The final act is in many ways the most straightforward of them all, and it’s the one I felt most at ease reading.  The writing loses a lot of its earlier dreamlike quality ad becomes more storytelling in its style.  Yeong-hye is now in a psychiatric hospital, her sister in law In-hye is separated from her artist husband, and we finally start to find out what’s driven the troubled vegetarian from giving up meat to a state of near madness.  In-hye too, in between emotionally draining visits to her sister, is re-evaluating her own life and feelings.  Is it significant that it’s only now, when removed from the influence and dominance of men, that the two sisters are able to work towards achieving emotional peace?  It certainly seemed that way to me; I felt very much that the whole novel is about the control that society allows men to have over women, both explicitly and tacitly.  Yeong-hye ends the novel wanting to stop being human and to connect herself to the earth, living as a tree does – the ultimate extension of the vegetarianism that started the whole story.  It could be insanity, or it could be the ultimate means of gaining control in a life where others have constantly tried to take it away from her.
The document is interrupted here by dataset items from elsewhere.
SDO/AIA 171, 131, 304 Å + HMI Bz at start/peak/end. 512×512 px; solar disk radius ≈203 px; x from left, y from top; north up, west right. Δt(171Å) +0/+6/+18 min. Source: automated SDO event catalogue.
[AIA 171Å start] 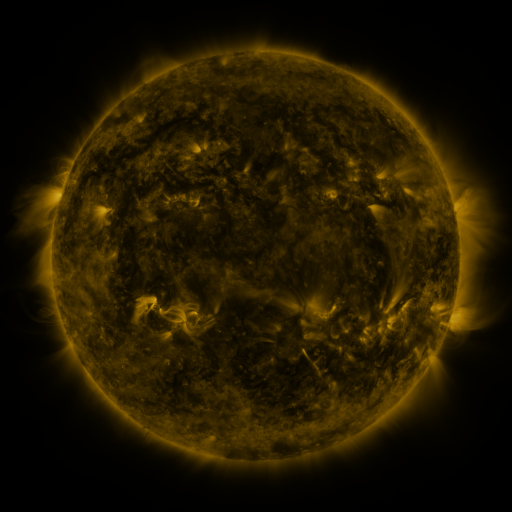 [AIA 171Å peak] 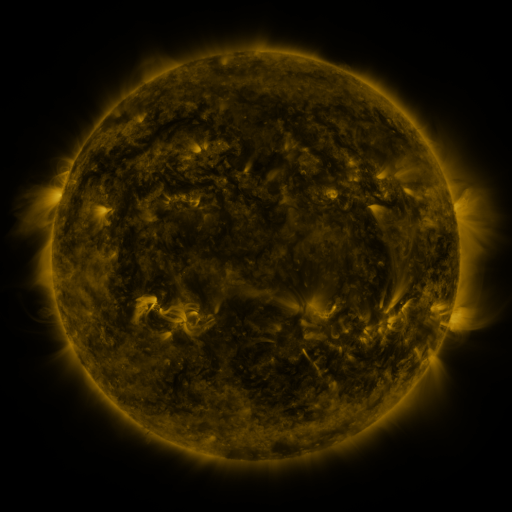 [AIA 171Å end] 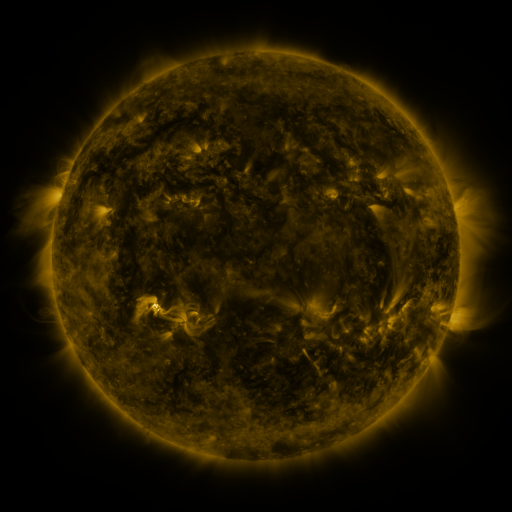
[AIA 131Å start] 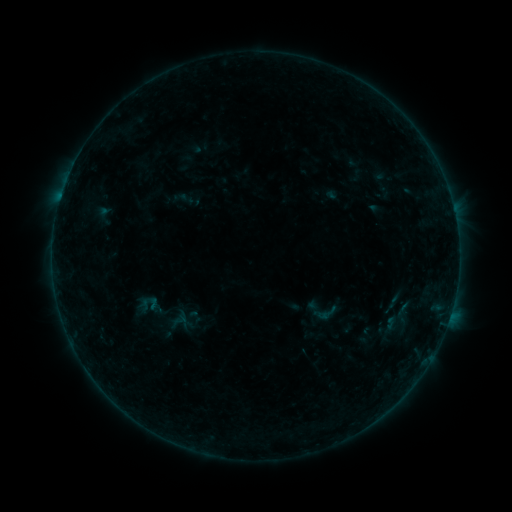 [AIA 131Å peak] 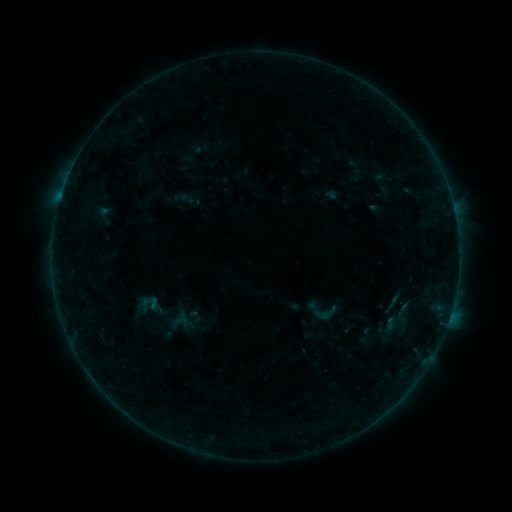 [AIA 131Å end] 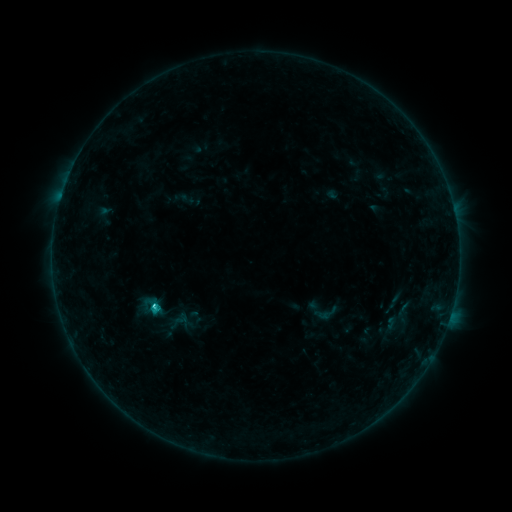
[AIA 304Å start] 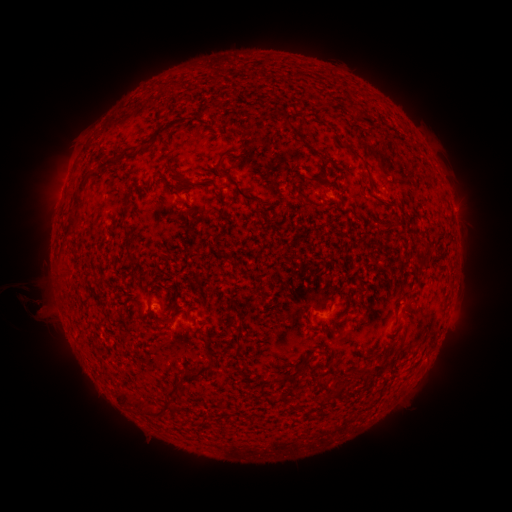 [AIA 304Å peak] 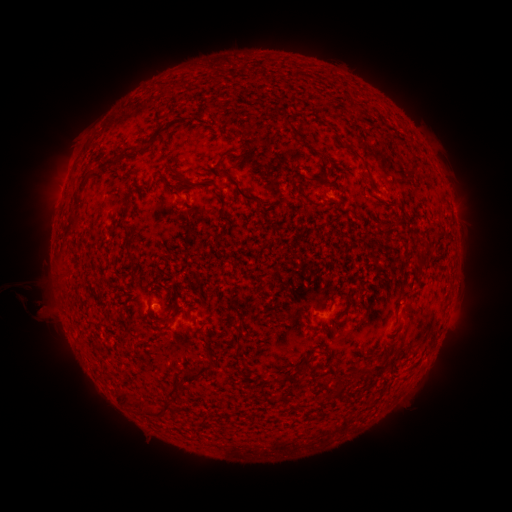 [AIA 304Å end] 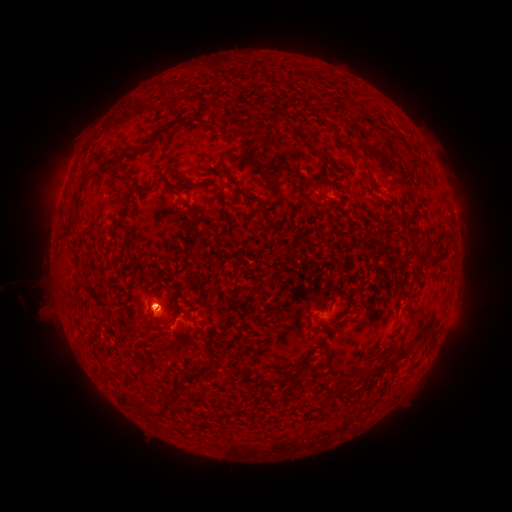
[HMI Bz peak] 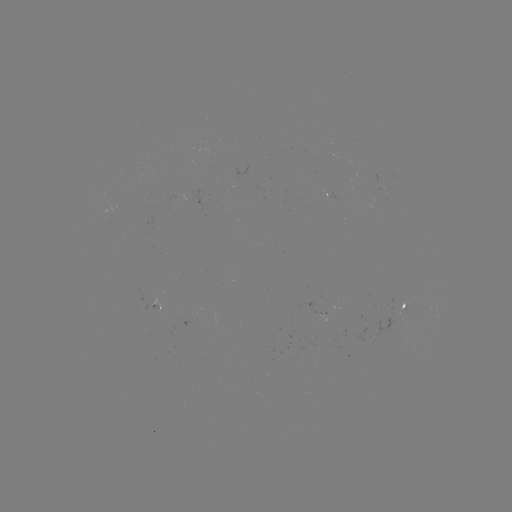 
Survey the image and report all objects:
C1.1 flare: (154, 304)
What the book is trying to say is a question that there is perhaps no need to answer.  The act of reading it in itself was an incredibly intense experience that I suspect will differ greatly between every individual who picks it up.  It’s no bad thing to be shaken out of your reading comfort zone every now and then, and this novel certainly achieved that for me.  Don’t read it for a realistic story with a satisfying conclusion, but do read it for an intellectual and emotional thrill-ride.  It’s different – and really quite remarkable.